FIG. 1 is a configuration diagram showing one embodiment of a diffraction grating according to the present invention.

FIG. 2 is a configuration diagram showing an embodiment of a diffraction grating using a wedge plate.

FIG. 3 is a cross-sectional view illustrating an example of a conventional diffraction grating.

FIG. 4 is a cross-sectional view illustrating an example of a diffraction grating that protects a resin layer.

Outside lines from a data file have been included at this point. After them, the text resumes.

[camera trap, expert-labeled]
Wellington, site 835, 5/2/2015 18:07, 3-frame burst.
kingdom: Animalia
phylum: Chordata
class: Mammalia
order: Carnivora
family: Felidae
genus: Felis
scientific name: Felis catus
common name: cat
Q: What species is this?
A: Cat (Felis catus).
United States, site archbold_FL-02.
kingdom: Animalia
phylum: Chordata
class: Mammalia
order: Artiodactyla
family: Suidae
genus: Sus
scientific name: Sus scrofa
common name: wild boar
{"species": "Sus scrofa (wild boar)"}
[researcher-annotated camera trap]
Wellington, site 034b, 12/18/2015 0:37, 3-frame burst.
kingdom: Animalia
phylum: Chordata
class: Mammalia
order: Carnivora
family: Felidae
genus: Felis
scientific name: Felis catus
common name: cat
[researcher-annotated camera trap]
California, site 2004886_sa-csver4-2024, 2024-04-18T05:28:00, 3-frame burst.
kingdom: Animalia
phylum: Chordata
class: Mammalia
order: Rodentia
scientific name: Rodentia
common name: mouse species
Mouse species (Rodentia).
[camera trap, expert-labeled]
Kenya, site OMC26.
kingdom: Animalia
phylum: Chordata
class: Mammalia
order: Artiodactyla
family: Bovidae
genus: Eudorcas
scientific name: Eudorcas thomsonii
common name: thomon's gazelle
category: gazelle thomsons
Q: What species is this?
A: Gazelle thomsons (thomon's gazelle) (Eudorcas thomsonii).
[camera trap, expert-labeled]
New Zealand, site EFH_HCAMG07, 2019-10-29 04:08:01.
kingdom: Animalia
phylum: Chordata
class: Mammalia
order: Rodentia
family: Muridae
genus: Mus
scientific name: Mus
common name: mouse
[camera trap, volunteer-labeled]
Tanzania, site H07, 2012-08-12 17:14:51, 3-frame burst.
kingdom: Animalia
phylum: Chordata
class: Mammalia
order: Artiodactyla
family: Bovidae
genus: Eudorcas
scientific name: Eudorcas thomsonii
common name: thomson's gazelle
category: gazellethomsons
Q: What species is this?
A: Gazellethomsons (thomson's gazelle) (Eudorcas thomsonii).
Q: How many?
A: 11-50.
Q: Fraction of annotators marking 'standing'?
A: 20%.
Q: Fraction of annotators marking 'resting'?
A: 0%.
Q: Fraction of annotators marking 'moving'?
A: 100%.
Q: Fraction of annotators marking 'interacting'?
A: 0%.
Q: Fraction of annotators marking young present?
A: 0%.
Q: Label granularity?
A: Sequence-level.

FIG. 5 is an explanatory diagram for explaining generation of stray light.

[Explanation of symbols]

 DESCRIPTION OF SYMBOLS 1 Glass base material 2 Resin layer 3,3a, 3b Adhesive 4 Glass plate 5 Wedge plate 50 Diffraction grating 100,100a, 100b Incident light 101,101a, 101b Primary diffracted light 102,103,103a, 103b Stray light

 ──────────────────────────────────────────────────続 き Continued on the front page (72) Inventor Yasuyuki Suzuki 2-9-132 Nakamachi, Musashino City, Tokyo Inside Yokogawa Electric Corporation (72) Inventor Yasuyuki Minagawa 2-9-132 Nakamachi, Musashino City, Tokyo Side Kawa Electric Co., Ltd.

Claims (5)

[Claims] 1. A diffraction grating which forms a groove in a resin layer on a glass base material and separates incident light by diffraction at different angles caused by the wavelength of light incident on the groove, comprising: a glass base material; A resin layer formed on the base material and having a plurality of mutually parallel grooves formed thereon; and a glass plate bonded to the surface of the resin layer at a predetermined angle with respect to a direction along the grooves. A diffraction grating. 2. A diffraction grating which forms a groove in a resin layer on a glass base material and separates incident light by diffraction at different angles caused by the wavelength of light incident on the groove, comprising: a glass base material; A resin layer formed on the base material and having a plurality of mutually parallel grooves formed thereon; and a wedge plate bonded to the surface of the resin layer so as to be inclined at a predetermined angle with respect to a direction along the grooves. A diffraction grating, characterized in that: 3. An optical spectrum analyzer using the diffraction grating according to claim 1 or 2. 4. A spectroscope using the diffraction grating according to claim 1 or 2. 5. A variable wavelength light source using the diffraction grating according to claim 1 or 2.